Specific purposes that require an individual’s written authorization

Posted by Thomas Davon on

The Health Insurance Portability and Accountability Act (HIPAA) make provision for certain information that are not considered as Protected Health Information (PHI) to be used and disclosed by health care providers without the patient’s authorization. It also makes provision for some Protected Health Information (PHI) to be used and disclosed without the patient’s formal permission or permission at all depending on the circumstances at hand.

However, the Health Insurance Portability and Accountability Act (HIPAA) Privacy Rule stipulates some specific purposes that require a patient’s written authorization. These purposes are specific because of the sensitive nature of the information concerned.

 

These specific purposes include using or disclosing a psychotherapy note.
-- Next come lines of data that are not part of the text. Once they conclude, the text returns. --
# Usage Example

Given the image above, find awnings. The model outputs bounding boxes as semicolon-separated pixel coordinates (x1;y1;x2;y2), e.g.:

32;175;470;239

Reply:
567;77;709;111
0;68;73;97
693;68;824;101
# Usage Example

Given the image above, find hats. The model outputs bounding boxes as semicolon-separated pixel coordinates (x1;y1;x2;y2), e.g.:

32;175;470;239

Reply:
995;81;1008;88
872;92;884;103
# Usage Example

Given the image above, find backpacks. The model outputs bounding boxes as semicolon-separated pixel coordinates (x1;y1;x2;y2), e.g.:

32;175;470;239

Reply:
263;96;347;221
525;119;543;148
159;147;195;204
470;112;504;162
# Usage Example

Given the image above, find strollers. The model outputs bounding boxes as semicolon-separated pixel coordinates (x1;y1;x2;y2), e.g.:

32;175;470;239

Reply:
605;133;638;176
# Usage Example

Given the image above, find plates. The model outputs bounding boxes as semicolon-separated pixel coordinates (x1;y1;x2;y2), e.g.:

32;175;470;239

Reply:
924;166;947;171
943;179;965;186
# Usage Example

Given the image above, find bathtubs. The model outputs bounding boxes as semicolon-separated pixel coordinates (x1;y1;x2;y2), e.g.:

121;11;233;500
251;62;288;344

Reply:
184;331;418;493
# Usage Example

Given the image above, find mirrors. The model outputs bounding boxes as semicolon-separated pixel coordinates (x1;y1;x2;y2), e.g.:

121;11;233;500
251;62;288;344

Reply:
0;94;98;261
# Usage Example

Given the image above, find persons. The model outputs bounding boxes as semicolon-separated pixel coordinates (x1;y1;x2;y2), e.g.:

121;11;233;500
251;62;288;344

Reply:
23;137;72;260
Whenever there is need for the use or disclosure of a psychotherapy note, a Covered Entity must obtain a written permission from the individual. The Health Insurance Portability and Accountability Act (HIPAA)

However, makes some cases that the use of a Psychotherapy note may not require a written authorization from the individual. Such cases are: when a Covered Entity (CE) who made the notes needs to use the notes for treatment, when the CE who made the notes wants to use it for his own training or as evidence in any legal hearing, for purposes of investigation to confirm the CE’s compliance with the HIPAA Privacy Rule, to prevent an imminent danger to the patient or the public

    

Other cases that a written permission from the patient must be done include marketing activities, research and PHI sales and licensing. Whenever a Covered Entity (CE) or a Business Associate (BA) wants to use any patient’s Protected Health Information (PHI) for the purposes of marketing, research and PHI sales, there must be a written permission from the patient. Activities such as communication for treatment of the individual and communication for case management are not considered as marketing activities by the Health Insurance Portability and Accountability Act (HIPAA) Privacy Rule.